**Selected extract**
++++++++

Background information
- Also known as: Vegedream
- Born: Satchela Evrard Djedje 25 August 1992 (age 34) Orléans, France
- Genres: Hip hop; R&B; urban pop;
- Years active: 2017–present

= Vegedream =

French singer-songwriter (born 1992)

Satchela Evrard Djedje (born 25 August 1992 in Orléans), better known by the artistic name Vegedream, is a French hip hop, R&B and urban pop singer-songwriter of Ivorian origin. He is signed to Universal Music France and is best known for his 2018 hit single "Ramenez la coupe à la maison" (Bring the cup back home) that topped the French SNEP Singles Chart, and was the France national football team's unofficial song for the 2018 FIFA World Cup. He released his debut studio album Marchand de sable (Sandman) in 2018. Since his breakthrough, he has released three studio albums, all of which reached the top 10 in the French Album Charts, as well as 23 singles, several of which also charted.

On June 12, 2026, Vegedream and Canadian singer and Bollywood actress Nora Fatehi performed "Siir Siir," an official 2026 World Cup song, at the second opening ceremony of the 2026 FIFA World Cup in Toronto, Canada.

==Personal life==
Vegedream's father, as well as his uncle Ziké (also a musician), are from Gagnoa in the Ivory Coast, so in each song, he says (Et) ça c'est Vegedream de Gagnoa, meaning "(And) This is Vegedream from Gagnoa", which he got when he visited Gagnoa as a child. He is therefore also named "Vegedream de Gagnoa", as well as "Vege" and "Vegeta".

++++++++

**Task to complete**
Set down the passage of the Vegedream text starting with "On June 12, 2026, Vegedream" and going on through "in Toronto, Canada.", copying it word for word. The material that follows comes from a separate source.

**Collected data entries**
++++++++

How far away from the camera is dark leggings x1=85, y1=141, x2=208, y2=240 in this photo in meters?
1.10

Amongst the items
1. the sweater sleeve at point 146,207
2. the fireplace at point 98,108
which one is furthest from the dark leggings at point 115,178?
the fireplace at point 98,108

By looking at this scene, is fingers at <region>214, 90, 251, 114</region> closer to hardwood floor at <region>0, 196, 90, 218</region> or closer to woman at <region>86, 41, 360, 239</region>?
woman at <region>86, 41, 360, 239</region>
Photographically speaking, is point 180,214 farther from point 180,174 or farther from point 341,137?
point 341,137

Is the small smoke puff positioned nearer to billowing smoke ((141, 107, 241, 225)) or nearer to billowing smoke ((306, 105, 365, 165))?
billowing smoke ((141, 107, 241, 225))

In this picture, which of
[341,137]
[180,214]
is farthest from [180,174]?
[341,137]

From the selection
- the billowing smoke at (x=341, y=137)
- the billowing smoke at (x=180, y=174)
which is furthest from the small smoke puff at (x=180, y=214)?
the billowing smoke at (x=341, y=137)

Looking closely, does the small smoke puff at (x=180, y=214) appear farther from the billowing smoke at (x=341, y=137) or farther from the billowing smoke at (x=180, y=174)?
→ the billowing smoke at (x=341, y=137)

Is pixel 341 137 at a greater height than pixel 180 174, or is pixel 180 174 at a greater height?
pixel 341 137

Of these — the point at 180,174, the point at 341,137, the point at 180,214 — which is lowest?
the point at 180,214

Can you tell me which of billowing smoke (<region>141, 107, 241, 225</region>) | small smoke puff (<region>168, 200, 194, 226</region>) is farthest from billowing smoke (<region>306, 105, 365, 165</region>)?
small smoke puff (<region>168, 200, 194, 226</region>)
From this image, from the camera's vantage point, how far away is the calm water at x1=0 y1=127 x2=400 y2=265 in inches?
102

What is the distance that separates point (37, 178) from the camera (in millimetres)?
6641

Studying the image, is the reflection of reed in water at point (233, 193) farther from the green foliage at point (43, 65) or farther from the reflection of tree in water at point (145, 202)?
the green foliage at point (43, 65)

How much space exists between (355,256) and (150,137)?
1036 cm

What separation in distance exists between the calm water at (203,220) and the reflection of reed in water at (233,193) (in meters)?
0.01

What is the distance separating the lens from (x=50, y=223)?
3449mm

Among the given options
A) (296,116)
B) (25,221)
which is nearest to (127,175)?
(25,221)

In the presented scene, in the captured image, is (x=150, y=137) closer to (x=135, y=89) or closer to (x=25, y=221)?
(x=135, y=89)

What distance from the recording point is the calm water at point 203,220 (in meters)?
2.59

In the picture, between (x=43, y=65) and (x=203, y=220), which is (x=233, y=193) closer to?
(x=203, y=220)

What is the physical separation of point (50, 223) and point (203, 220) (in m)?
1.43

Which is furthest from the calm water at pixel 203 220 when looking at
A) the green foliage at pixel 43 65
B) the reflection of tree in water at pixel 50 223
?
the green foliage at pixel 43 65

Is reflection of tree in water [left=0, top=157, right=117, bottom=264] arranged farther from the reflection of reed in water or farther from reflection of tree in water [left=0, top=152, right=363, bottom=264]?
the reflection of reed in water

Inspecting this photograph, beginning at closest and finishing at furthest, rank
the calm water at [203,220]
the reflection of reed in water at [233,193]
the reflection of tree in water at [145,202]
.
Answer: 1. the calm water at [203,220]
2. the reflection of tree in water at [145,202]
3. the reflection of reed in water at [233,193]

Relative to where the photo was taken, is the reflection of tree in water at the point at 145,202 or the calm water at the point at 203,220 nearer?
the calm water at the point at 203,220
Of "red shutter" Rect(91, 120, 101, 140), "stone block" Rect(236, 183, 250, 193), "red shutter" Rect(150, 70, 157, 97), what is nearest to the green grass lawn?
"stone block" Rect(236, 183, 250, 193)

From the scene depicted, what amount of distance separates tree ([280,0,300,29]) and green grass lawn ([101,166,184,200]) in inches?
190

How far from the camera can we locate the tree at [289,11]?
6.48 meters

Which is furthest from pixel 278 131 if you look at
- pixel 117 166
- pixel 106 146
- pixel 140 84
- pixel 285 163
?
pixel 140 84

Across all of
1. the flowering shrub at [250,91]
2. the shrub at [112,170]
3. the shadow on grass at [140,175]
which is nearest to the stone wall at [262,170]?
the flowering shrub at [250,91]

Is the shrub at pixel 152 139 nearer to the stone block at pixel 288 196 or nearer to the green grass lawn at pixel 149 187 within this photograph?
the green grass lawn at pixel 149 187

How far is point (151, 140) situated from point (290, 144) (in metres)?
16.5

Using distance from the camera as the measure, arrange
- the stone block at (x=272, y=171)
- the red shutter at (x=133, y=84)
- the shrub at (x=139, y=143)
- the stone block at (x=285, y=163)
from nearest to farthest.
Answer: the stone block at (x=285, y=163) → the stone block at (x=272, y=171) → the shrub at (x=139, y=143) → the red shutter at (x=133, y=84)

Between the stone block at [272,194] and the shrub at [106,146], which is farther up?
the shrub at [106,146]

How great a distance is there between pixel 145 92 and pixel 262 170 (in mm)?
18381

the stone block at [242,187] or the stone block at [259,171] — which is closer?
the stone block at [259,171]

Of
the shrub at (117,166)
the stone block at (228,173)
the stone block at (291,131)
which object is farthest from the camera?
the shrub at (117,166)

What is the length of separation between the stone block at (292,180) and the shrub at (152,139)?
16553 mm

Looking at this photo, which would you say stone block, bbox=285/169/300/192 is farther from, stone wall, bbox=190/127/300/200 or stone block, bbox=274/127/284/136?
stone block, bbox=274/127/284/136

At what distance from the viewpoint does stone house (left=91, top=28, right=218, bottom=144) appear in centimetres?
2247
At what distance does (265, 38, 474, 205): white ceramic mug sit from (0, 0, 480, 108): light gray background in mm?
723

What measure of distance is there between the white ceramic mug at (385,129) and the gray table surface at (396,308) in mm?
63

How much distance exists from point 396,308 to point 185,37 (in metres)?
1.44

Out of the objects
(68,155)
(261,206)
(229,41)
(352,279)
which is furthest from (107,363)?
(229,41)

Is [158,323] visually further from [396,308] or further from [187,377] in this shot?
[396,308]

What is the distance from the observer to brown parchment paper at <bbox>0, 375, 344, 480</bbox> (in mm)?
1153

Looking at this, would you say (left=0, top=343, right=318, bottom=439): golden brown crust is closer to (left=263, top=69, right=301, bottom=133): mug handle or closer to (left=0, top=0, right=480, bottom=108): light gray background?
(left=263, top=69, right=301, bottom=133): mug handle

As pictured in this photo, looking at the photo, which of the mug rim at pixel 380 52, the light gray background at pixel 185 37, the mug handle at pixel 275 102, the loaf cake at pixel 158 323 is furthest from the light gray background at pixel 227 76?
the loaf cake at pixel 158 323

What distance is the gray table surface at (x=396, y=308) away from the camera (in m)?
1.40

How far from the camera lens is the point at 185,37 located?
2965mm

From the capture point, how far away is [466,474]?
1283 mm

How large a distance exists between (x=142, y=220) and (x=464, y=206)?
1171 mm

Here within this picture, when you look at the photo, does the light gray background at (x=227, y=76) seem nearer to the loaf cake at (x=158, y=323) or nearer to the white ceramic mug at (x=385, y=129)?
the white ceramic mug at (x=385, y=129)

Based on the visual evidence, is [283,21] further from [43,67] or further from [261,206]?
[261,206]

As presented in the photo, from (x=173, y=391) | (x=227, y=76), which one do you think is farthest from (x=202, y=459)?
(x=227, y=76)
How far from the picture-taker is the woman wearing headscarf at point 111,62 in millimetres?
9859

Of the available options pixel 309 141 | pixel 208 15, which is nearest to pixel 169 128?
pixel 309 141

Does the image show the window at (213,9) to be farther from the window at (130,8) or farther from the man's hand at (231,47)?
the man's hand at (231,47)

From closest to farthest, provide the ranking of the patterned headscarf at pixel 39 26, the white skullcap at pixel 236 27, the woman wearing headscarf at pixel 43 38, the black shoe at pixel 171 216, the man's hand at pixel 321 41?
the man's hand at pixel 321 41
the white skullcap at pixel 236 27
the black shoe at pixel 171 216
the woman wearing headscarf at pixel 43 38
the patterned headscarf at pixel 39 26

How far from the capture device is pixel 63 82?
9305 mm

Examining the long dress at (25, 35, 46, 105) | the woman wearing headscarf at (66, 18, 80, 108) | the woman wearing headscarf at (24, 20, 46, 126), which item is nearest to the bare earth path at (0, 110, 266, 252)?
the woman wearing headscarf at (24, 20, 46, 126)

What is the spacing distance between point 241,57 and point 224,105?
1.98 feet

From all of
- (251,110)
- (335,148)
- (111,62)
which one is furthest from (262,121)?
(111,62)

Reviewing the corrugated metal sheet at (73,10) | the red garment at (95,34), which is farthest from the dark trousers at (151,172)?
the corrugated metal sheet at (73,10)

++++++++

**Answer to this problem**
On June 12, 2026, Vegedream and Canadian singer and Bollywood actress Nora Fatehi performed "Siir Siir," an official 2026 World Cup song, at the second opening ceremony of the 2026 FIFA World Cup in Toronto, Canada.